Relations Toxiques : Faut-il aller jusqu’à la Mort ?

Relations toxiques: faut-il aller jusqu'à la mort?Désir de mort, désir de meurtre ? Le spectre de la mort rôde souvent, quand on aborde le sujet des relations toxiques, de la violence psychologique, du harcèlement et des violences conjugales. Y penses-tu parfois ? On en parle peu. Pourtant, c’est un sujet récurrent quand on écoute le discours des victimes de violence. D’un côté, des menaces de mort et de l’autre, des menaces au suicide. On comptabilise officiellement les homicides. Qu’en est-il de toutes les tentatives de suicide, souvent abrégées sous une forme qui banalise la gravité de l’acte: TS ? Et de ces tentatives qui ont, malheureusement, réussi ? Des enfants orphelins, abandonnés aux soins du conjoint maltraitant ? Cette omniprésence de la mort n’est-elle pas un signe de la gravité de ces relations abusives ? Certes, nous mourrons toutes un jour.

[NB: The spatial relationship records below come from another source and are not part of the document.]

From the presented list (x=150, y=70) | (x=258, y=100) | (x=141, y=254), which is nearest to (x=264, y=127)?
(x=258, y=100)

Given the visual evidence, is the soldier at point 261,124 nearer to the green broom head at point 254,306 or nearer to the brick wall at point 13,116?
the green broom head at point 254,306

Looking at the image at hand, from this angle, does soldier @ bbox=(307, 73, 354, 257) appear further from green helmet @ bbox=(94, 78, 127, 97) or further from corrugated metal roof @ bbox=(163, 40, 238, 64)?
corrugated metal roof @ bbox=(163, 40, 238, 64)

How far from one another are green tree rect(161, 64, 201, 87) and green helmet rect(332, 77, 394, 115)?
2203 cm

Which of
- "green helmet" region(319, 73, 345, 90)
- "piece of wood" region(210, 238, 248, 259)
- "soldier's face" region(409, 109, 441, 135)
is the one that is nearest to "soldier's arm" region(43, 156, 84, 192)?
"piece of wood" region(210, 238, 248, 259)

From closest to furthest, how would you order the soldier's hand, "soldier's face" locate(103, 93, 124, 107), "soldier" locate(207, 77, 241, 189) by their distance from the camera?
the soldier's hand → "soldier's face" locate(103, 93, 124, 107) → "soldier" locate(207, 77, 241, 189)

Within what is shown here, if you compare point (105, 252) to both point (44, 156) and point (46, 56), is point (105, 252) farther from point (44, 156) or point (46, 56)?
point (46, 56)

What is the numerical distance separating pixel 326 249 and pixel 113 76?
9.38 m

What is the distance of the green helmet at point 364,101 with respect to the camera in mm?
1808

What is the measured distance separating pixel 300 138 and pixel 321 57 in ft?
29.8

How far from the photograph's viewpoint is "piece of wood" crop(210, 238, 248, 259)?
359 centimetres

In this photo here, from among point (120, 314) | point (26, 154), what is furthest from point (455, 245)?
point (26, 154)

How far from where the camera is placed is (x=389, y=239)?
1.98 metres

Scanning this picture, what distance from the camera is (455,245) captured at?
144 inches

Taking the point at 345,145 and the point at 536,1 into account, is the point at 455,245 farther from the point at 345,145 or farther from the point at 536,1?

Mais autant que ce soit dans longtemps, et sans avoir tué personne ! Le sujet peut sembler dramatique, peut-être un peu déprimant… mais autant appeler les choses par leur nom et en parler ouvertement. Quand nous commençons à penser que la solution à nos problèmes est la disparition de quelqu’un, ou la nôtre, il est temps de nous poser les bonnes questions.

 

Les relations toxiques et la mort : effrayant, mais fréquent

Comment peut-on arriver à la conclusion que la mort est une issue plus réaliste que la séparation ? C’est quand même fascinant, comme question. Je suis consternée par le nombre de témoignages que je reçois, dans lesquels les victimes me parlent de tentative de suicide. Évidemment, celles qui ont réussi ne sont pas là pour en parler. Y penser me glace d’horreur. D’ailleurs, ce n’est pas uniquement sa propre mort que l’on envisage. Sans aller jusqu’à verser de l’arsenic dans la tasse de café de son conjoint, ni couper les freins sur sa voiture, qui de nous n’a pas un jour rêvé de la mort subite de la personne qui nous violente, façon baguette magique, pour nous libérer de nos souffrances ?

 

La mort plutôt que la séparation

Avec un peu de perspective, nous nous rendons compte du grotesque de la situation. Dans un pays où nous sommes libres de vivre à peu près comme nous le souhaitons, comment pouvons-nous en arriver à souhaiter la mort de quelqu’un ? J’y ai moi-même pensé. Et par la suite, j’y ai réfléchi. Il y a vraiment un côté totalement immature dans ce souhait. Un côté qui nous ramène aux maléfiques contes de notre enfance. Je dis « maléfiques », parce que d’un côté, ils nous ont mis le concept du prince charmant dans la tête, et de l’autre, ils nous ont fait croire que la mort (infligée par nos soins ou pas) était le moyen de se débarrasser des « vilains » en les tuant.

 

Un jour, au moment où il quittait la maison et à la suite d’une violente dispute entre nous, mon (maintenant ex-) mari m’a lancé : « Il y a des moments où je pense que tu veux ma mort. » Et puis il est parti, au travail ou en déplacement professionnel, je ne me rappelle plus. Ce dont je me souviens, par contre, c’est que quand il a dit cela, je pensais quelque chose. Quelque chose de pas très glorieux à avouer. Quelque chose qui disait à peu près : « Vas-y, prends ta bagnole de m… et va t’encastrer dans un camion ! Bon débarras. »
Alors, sa remarque, ça m’a scotchée. Parce que d’une manière, c’était vrai.
Ce n’est pas tant que je « voulais sa mort ». Et je souhaitais encore moins, pour mes enfants, la tristesse de perdre leur père. Mais ce que je voulais, c’est d’être débarrassée de toutes les disputes, des abus, de la violence. De la peur, aussi.
Mais à ce moment précis, sa réflexion m’a quand même remis les idées en place. J’ai compris que mon esprit déraillait. Qu’il devait exister des solutions moins radicales et que je devais faire quelque chose pour m’en sortir, moi. Pour changer ma vie. C’était un retour sur un cap cohérent, dans la direction de ce qui était bon pour moi et de ce que je pouvais contrôler (c’est à dire moi, pas les autres).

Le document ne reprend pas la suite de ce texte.